> _EXCERPT TO READ_
———
Now, for queue configurations, Flight manages a supervisor configuration file on each server that runs workers. This file manages a number of workers and configures them to send their output to a log file in the release directory's /storage/log directory.

Because logs are kept in the release directory, each deployment gets a new file. This makes it simple to navigate the logs and associate them with specific releases.

The final step is to configure the scheduler. Flight uses crontab for that. It creates a configuration file that executes the schedule:run command every minute and logs the results in the /storage/log directory.

Managing environment files

Laravel has a env:encrypt command for encrypting environment files and safely pushing them to git. After a deployment, you must run env:decrypt and provide the encryption key used to encrypt the file to update the file on the server.

I wanted more control over the process because some of the environmental secrets we manage are extremely sensitive, and accidentally leaking them would necessitate a lengthy process of acquiring new ones.

So I've added the commands env:pull and env:push to Flight. The former downloads the environment file for a specific app from the first server to my local machine. I then make the desired changes and use env:push to upload the file to all servers via SSH and update the cached configurations.

This allows me to change environment variables without triggering a full deployment. Furthermore, only authorized personnel with access to the app definition file and private keys with access to the servers can pull and inspect the file.

How the process looks

I currently have two GitHub repositories: one with definition files for clusters and apps belonging to my organization, and one for personal use.

I manage the infrastructure and deployments for personal applications from my local machine. I update the definition files, then run the provision, app:configure, and app:release Flight commands, and that's it.

For organization applications, I built a tiny server within the same VPC as the production servers. This server contains all of the private keys required to connect to the various clusters via SSH.

This server is only accessible to a few key people. We have a firewall in place that prevents access to the SSH port (custom port) unless it comes from specific IP addresses.

On this server, I installed the Flight binary and retrieved the git repository containing the definition files. Flight commands are only executed on this server.

The issue with this approach is that each time a team needs to push a release, I have to SSH into the server and trigger deployments. Given the number of teams and applications, this isn't ideal.

As a result, I added a serve command to Flight. This command launches a web server on a specific port and listens for deployment requests. Once all tests have passed, I use 'curl' inside the GitHub action that runs the tests before a deployment to ping the deployment server. The ping contains an app token as well as the commit SHA.

When the server receives an app deployment request, it initiates the release process in the same way that the flight app:release command does. This gives me the flexibility to trigger deployments from the terminal when I need, and also handle deployment requests coming from GitHub actions automatically.

Deployments occur far more frequently than cluster or application configuration updates. With that deployment web server, I rarely have to manually trigger deployments anymore. This allows me to focus on other aspects of the infrastructure.

A few considerations

When it comes to the symlink deployment strategy, there are a few things to consider about OPcache.

First, PHP will not find a cache entry for any PHP scripts (application or vendor scripts) in the new release, which means it will have to recompile everything once requests start coming in.

Under high traffic, this causes a CPU spike because each FPM worker handling a request compiles all scripts required by the request. The "thundering herd problem" describes this situation.
———
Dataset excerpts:
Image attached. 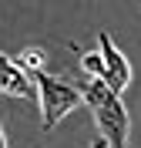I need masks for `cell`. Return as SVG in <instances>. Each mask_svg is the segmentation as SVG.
Here are the masks:
<instances>
[{"label": "cell", "mask_w": 141, "mask_h": 148, "mask_svg": "<svg viewBox=\"0 0 141 148\" xmlns=\"http://www.w3.org/2000/svg\"><path fill=\"white\" fill-rule=\"evenodd\" d=\"M81 91H84V104L94 114V125L101 128V138L111 148H124L128 145L131 118H128V108H124L121 94L114 91L104 77H87L81 84Z\"/></svg>", "instance_id": "6da1fadb"}, {"label": "cell", "mask_w": 141, "mask_h": 148, "mask_svg": "<svg viewBox=\"0 0 141 148\" xmlns=\"http://www.w3.org/2000/svg\"><path fill=\"white\" fill-rule=\"evenodd\" d=\"M0 91L3 98H24V101H40L37 81L27 67H20L10 54L0 57Z\"/></svg>", "instance_id": "3957f363"}, {"label": "cell", "mask_w": 141, "mask_h": 148, "mask_svg": "<svg viewBox=\"0 0 141 148\" xmlns=\"http://www.w3.org/2000/svg\"><path fill=\"white\" fill-rule=\"evenodd\" d=\"M34 81H37V91H40L37 108H40V128L44 131H54L77 104H84V91L74 88L71 81H61L47 71H34Z\"/></svg>", "instance_id": "7a4b0ae2"}, {"label": "cell", "mask_w": 141, "mask_h": 148, "mask_svg": "<svg viewBox=\"0 0 141 148\" xmlns=\"http://www.w3.org/2000/svg\"><path fill=\"white\" fill-rule=\"evenodd\" d=\"M97 51L104 54V64H108V74H104V81L111 84L114 91L121 94L128 84H131V64H128V57L114 47V40H111V34H97Z\"/></svg>", "instance_id": "277c9868"}, {"label": "cell", "mask_w": 141, "mask_h": 148, "mask_svg": "<svg viewBox=\"0 0 141 148\" xmlns=\"http://www.w3.org/2000/svg\"><path fill=\"white\" fill-rule=\"evenodd\" d=\"M14 61L34 74V71H44V64H47V51H44V47H27V51H20Z\"/></svg>", "instance_id": "8992f818"}, {"label": "cell", "mask_w": 141, "mask_h": 148, "mask_svg": "<svg viewBox=\"0 0 141 148\" xmlns=\"http://www.w3.org/2000/svg\"><path fill=\"white\" fill-rule=\"evenodd\" d=\"M91 148H111V145H108V141H104V138H101V135H97V138H94V141H91Z\"/></svg>", "instance_id": "52a82bcc"}, {"label": "cell", "mask_w": 141, "mask_h": 148, "mask_svg": "<svg viewBox=\"0 0 141 148\" xmlns=\"http://www.w3.org/2000/svg\"><path fill=\"white\" fill-rule=\"evenodd\" d=\"M81 71H84L87 77H104V74H108L104 54L101 51H81Z\"/></svg>", "instance_id": "5b68a950"}]
</instances>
———
According to the excerpt on Flight deployments, what two things does the ping to the deployment server contain?

> _RESULT_
An app token and the commit SHA.